Lastly, I got to thinking about what may have inspired Louis Prima to create "Sing, Sing, Sing." What came to mind is "Play Fiddle Play" by Arthur Altman, composed in the early thirties. There is a related minor mood and musical thrust informing the two songs, but I admit this is a more speculative notion, though within the realm of possibility, especially since "Play Fiddle Play" appears to have become a jazz favorite performed by myriad artists prior to Prima writing "Sing, Sing, Sing."

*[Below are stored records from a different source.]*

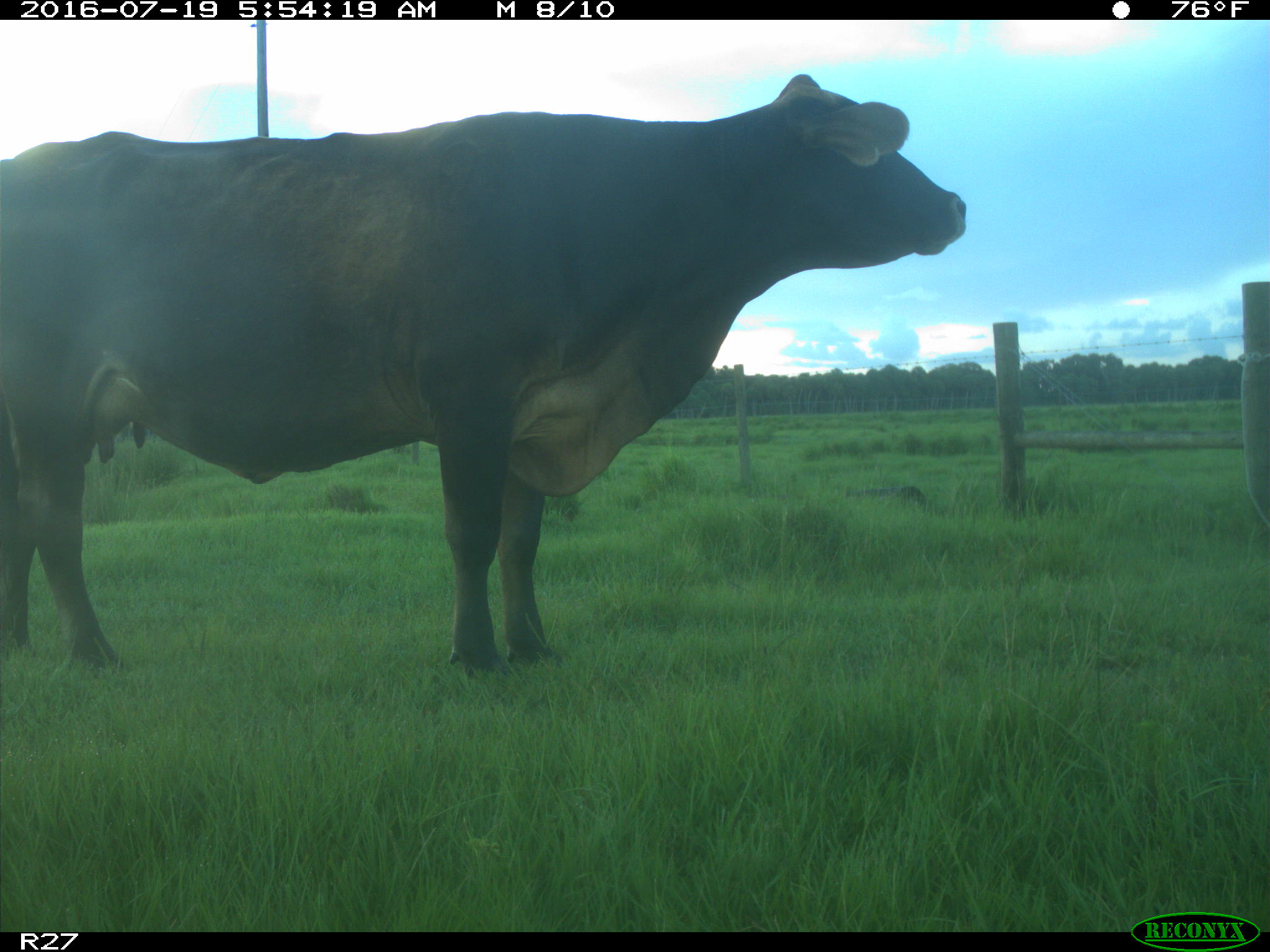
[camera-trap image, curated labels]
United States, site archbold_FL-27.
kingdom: Animalia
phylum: Chordata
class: Mammalia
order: Artiodactyla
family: Bovidae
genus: Bos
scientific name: Bos taurus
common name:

What I do know for a fact is that Lee Konitz used "Play Fiddle Play" as the basis for "Kary's Trance," which I've long felt is the finest jazz composition ever.
If you wish to touch greatness, sit down at the piano, and play the melody of "Kary's Trance." You will marvel at the melodic and rhythmic intricacies married to expression.
- Michael Robinson, March 2020, Los Angeles
© 2020 Michael Robinson All rights reserved
Michael Robinson is a Los Angeles-based composer, programmer, jazz pianist, and musicologist. His 162 albums include 149 albums for meruvina and 13 albums of piano improvisations. He has been a lecturer at UCLA, Bard College and California State University.